Tasks to perform:
**1.** Duplicate the part of the CPU frequency thread that runs from "As arch_freq_get_on_cpu is" up to and including "say at least.".
**2.** Show every line of the entries that holds the word "distance", matching case.

Document text:
┌──
It seems that we might need to revisit the discussion we've had around
scaling_cur_freq and cpuinfo_cur_freq and the use of arch_freq_get_on_cpu.
As Vanshi has raised, having both utilizing arch specific feedback for
getting current frequency is bit problematic and might be confusing at best.
As arch_freq_get_on_cpu is already used by show_scaling_cur_freq there are not
many options we are left with, if we want to kee all archs aligned:
we can either try to rework show_scaling_cur_freq and it's use of
arch_freq_get_on_cpu, and move it to cpuinfo_cur_freq, which would align with
relevant docs, though that will not work for x86, or we keep it only there and
skip updating cpuinfo_cur_freq, going against the guidelines. Other options,
purely theoretical, would involve making arch_freq_get_on_cpu aware of type of
the info requested (hw vs sw) or adding yet another arch-specific implementation,
and those are not really appealing alternatives to say at least.
What's your opinion on this one ?

---
BR
Beata


> I'll test v5 of the series on AmpereOne and report back on that thread.
> 
> Thanks,
> Vanshi
> 
> > which should indicate current throttle state:
> > 
> > /sys/class/thermal/thermal_zone[0-*]/cdev[0-*]/cur_state
> > 
> > with values above '0' implying ongoing throttling.
> > 
> > The appropriate thermal_zone can be identified through 'type' attribute.
> > 
> > 
> > Thank you for giving those patches a spin.
> > 
> > ---
> > BR
> > Beata
> > ---
> > [1] https://lore.kernel.org/all/20230609043922.eyyqutbwlofqaddz@vireshk-i7/
> > [2] https://elixir.bootlin.com/linux/latest/source/Documentation/admin-guide/pm/cpufreq.rst#L197
> > [3] https://lore.kernel.org/lkml/2cfbc633-1e94-d741-2337-e1b0cf48b81b@nvidia.com/
> > ---
> > 
> > 
> > > Thanks,
> > > Vanshi
Viresh Kumar April 29, 2024, 9:25 a.m. UTC | #5
On 26-04-24, 12:45, Beata Michalska wrote:
> It seems that we might need to revisit the discussion we've had around
> scaling_cur_freq and cpuinfo_cur_freq and the use of arch_freq_get_on_cpu.
> As Vanshi has raised, having both utilizing arch specific feedback for
> getting current frequency is bit problematic and might be confusing at best.
└──
Provided information:
┌──
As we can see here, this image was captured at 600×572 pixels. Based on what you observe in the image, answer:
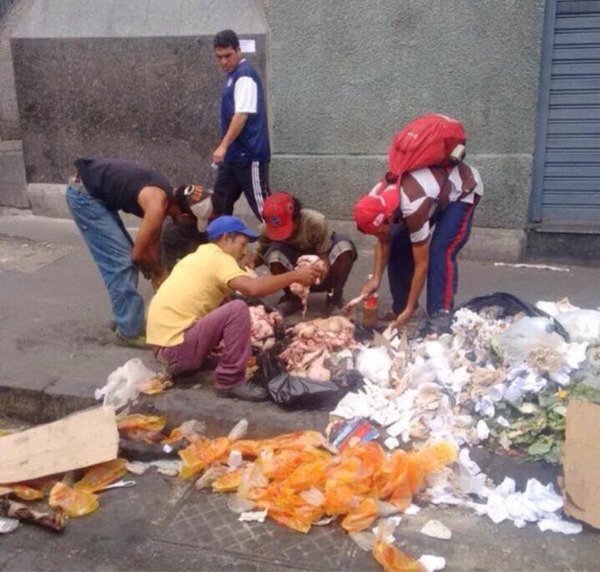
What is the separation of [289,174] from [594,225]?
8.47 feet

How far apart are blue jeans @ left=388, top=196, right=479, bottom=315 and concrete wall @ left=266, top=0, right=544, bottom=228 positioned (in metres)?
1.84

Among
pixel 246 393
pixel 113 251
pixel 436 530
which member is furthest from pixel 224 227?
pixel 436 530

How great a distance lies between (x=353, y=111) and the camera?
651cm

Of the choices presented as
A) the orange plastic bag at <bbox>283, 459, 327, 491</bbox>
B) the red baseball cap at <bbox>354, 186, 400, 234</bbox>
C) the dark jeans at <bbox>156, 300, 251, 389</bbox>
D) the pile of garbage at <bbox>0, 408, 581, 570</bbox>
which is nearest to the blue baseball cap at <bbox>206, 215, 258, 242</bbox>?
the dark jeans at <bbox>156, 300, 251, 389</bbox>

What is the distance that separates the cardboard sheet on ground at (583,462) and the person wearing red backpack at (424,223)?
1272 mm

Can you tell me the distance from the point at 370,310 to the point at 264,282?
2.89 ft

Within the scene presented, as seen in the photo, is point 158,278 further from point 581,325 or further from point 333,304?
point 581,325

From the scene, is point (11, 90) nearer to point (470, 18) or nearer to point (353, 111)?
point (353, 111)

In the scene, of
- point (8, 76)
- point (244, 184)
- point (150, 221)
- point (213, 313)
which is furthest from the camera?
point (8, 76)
└──
┌──
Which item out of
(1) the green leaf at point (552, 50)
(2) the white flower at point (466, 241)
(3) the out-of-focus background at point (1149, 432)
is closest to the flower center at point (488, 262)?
└──
┌──
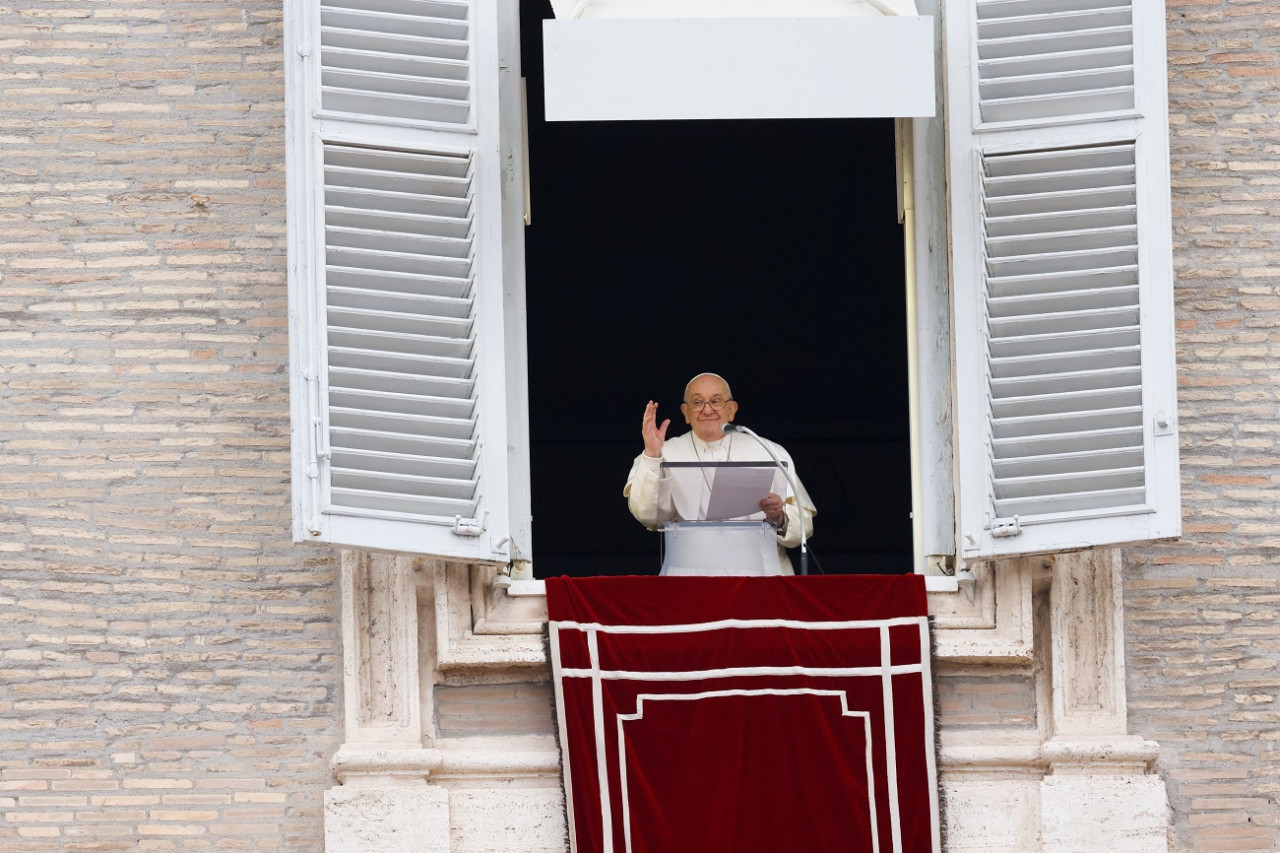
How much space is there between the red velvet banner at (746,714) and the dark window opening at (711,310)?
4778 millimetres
└──
Results of the tasks:
**1.**
As arch_freq_get_on_cpu is already used by show_scaling_cur_freq there are not
many options we are left with, if we want to kee all archs aligned:
we can either try to rework show_scaling_cur_freq and it's use of
arch_freq_get_on_cpu, and move it to cpuinfo_cur_freq, which would align with
relevant docs, though that will not work for x86, or we keep it only there and
skip updating cpuinfo_cur_freq, going against the guidelines. Other options,
purely theoretical, would involve making arch_freq_get_on_cpu aware of type of
the info requested (hw vs sw) or adding yet another arch-specific implementation,
and those are not really appealing alternatives to say at least.

**2.**
How great a distance lies between (x=353, y=111) and the camera?
What is the distance that separates the cardboard sheet on ground at (583,462) and the person wearing red backpack at (424,223)?
Can you tell me the distance from the point at 370,310 to the point at 264,282?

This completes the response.